Abstract
TRIM5 proteins can restrict retroviral infection soon after delivery of the viral core into the cytoplasm. However, the molecular mechanisms by which TRIM5α inhibits infection have been elusive, in part due to the difficulty of developing and executing biochemical assays that examine this stage of the retroviral life cycle. Prevailing models suggest that TRIM5α causes premature disassembly of retroviral capsids and/or degradation of capsids by proteasomes, but whether one of these events leads to the other is unclear. Furthermore, how TRIM5α affects the essential components of the viral core, other than capsid, is unknown. To address these questions, we devised a biochemical assay in which the fate of multiple components of retroviral cores during infection can be determined. We utilized cells that can be efficiently infected by VSV-G-pseudotyped retroviruses, and fractionated the cytosolic proteins on linear gradients following synchronized infection. The fates of capsid and integrase proteins, as well as viral genomic RNA and reverse transcription products were then monitored. We found that components of MLV and HIV-1 cores formed a large complex under non-restrictive conditions.

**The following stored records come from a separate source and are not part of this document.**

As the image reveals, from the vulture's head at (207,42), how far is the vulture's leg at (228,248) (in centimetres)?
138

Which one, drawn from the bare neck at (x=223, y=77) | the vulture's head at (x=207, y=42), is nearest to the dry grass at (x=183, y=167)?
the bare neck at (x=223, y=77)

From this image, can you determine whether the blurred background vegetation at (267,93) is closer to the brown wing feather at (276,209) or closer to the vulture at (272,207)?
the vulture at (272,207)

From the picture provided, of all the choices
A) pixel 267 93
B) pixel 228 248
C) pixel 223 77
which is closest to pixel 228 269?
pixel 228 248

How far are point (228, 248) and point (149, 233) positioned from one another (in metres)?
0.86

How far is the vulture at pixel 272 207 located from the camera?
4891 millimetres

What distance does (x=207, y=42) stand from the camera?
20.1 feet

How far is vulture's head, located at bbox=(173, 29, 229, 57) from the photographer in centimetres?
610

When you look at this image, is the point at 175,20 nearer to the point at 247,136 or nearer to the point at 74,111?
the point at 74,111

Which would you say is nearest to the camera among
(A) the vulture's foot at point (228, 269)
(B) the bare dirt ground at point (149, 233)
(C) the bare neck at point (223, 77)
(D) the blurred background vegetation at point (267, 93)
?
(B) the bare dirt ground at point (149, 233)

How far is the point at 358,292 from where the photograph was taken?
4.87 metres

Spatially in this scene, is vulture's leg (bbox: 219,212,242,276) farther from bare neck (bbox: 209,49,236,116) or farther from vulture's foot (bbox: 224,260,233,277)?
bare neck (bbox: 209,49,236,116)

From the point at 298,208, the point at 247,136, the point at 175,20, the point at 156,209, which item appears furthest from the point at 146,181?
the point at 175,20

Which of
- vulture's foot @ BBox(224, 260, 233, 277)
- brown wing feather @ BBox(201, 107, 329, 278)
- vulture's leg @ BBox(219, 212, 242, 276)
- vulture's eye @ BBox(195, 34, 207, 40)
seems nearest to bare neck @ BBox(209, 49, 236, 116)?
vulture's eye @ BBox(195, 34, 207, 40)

In contrast, when MLV infection was restricted by human TRIM5α, the integrase protein and reverse transcription products were lost from infected cells, while capsid and viral RNA were both solubilized. Similarly, when HIV-1 infection was restricted by rhesus TRIM5α or owl monkey TRIMCyp, the integrase protein and reverse transcription products were lost. However, viral RNA was also lost, and high levels of preexisting soluble CA prevented the determination of whether CA was solubilized. Notably, proteasome inhibition blocked all of the aforementioned biochemical consequences of TRIM5α-mediated restriction but had no effect on its antiviral potency. Together, our results show how TRIM5α affects various retroviral core components and indicate that proteasomes are required for TRIM5α-induced core disruption but not for TRIM5α-induced restriction.
Highlights
Primates express a range of restriction factors that inhibit retroviral infection, and variation in restriction factors is an important determinant of retroviral tropism [1,2,3]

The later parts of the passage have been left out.